"Hasil pemantauan ini akan dibahas bersama dalam sidang isbat awal Ramadan 1447 H," ujar Direktur Jenderal Bimbingan Masyarakat Islam Kemenag Abu Rokhmad, Selasa.
Sidang isbat dihadiri berbagai pihak seperti Duta Besar negara sahabat, Ketua Komisi VIII DPR RI, perwakilan Mahkamah Agung, dan Majelis Ulama Indonesia (MUI).
Kemudian, Badan Meteorologi, Klimatologi, dan Geofisika (BMKG), Badan Informasi Geospasial (BIG), Badan Riset dan Inovasi Nasional (BRIN), Bosscha ITB, Planetarium Jakarta, pakar falak dari berbagai ormas Islam, pimpinan organisasi kemasyarakatan Islam, pondok pesantren, dan Tim Hisab Rukyat Kemenag.

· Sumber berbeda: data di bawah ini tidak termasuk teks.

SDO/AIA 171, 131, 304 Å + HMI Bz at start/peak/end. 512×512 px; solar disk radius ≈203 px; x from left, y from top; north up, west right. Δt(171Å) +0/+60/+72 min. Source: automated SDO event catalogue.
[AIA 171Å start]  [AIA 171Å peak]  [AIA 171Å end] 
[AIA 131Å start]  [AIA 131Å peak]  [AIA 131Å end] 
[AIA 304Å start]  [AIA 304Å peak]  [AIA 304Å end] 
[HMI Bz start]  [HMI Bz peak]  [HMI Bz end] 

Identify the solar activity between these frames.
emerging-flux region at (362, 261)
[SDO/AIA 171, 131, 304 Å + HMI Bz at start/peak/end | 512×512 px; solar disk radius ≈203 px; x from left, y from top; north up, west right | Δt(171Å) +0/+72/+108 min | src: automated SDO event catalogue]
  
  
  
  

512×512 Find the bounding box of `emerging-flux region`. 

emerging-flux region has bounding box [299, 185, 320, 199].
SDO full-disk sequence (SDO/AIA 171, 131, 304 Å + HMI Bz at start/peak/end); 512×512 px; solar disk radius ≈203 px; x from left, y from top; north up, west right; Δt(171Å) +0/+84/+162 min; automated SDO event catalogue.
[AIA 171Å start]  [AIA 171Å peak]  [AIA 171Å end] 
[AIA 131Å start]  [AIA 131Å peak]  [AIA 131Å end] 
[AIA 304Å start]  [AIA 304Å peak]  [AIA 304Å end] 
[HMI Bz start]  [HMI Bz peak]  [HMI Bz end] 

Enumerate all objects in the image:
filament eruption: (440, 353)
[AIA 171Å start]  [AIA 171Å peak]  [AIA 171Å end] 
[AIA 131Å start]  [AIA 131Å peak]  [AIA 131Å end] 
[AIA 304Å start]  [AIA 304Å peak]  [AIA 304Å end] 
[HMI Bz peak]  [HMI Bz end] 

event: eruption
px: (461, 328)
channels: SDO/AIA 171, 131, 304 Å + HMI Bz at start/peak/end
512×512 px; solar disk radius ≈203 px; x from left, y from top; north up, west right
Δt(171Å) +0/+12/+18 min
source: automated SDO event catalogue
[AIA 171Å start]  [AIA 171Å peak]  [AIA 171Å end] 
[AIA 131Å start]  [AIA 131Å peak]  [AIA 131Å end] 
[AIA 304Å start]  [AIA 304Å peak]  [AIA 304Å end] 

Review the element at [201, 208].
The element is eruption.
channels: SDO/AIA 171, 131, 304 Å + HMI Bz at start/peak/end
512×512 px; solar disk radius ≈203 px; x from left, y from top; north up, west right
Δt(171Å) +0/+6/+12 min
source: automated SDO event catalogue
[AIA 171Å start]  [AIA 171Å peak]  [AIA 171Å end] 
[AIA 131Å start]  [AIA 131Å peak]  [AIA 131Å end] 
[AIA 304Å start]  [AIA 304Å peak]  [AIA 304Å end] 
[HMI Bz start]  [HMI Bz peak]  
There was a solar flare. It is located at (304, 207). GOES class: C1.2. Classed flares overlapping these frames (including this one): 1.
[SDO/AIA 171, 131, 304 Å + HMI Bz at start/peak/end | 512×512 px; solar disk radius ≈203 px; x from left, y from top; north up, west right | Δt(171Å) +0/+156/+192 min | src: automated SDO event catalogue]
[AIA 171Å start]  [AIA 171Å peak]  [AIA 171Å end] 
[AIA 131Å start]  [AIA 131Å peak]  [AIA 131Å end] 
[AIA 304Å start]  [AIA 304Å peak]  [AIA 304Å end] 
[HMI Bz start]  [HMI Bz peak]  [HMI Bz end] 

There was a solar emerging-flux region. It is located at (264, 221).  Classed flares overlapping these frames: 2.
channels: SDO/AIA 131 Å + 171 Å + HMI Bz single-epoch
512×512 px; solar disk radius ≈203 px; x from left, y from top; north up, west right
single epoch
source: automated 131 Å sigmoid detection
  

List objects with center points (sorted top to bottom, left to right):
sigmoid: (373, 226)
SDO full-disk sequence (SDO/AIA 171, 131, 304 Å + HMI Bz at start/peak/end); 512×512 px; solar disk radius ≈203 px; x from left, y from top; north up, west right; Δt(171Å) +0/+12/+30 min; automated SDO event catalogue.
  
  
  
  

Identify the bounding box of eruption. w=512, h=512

Abu Rokhmad menuturkan sidang isbat merupakan forum penting yang mengedepankan kehati-hatian, keilmuan, dan kebersamaan umat.
“Sidang isbat mempertemukan data hisab dengan hasil rukyatul hilal. Pemerintah berupaya memastikan penetapan awal Ramadan dilakukan secara ilmiah, transparan, dan melibatkan seluruh unsur terkait,” katanya.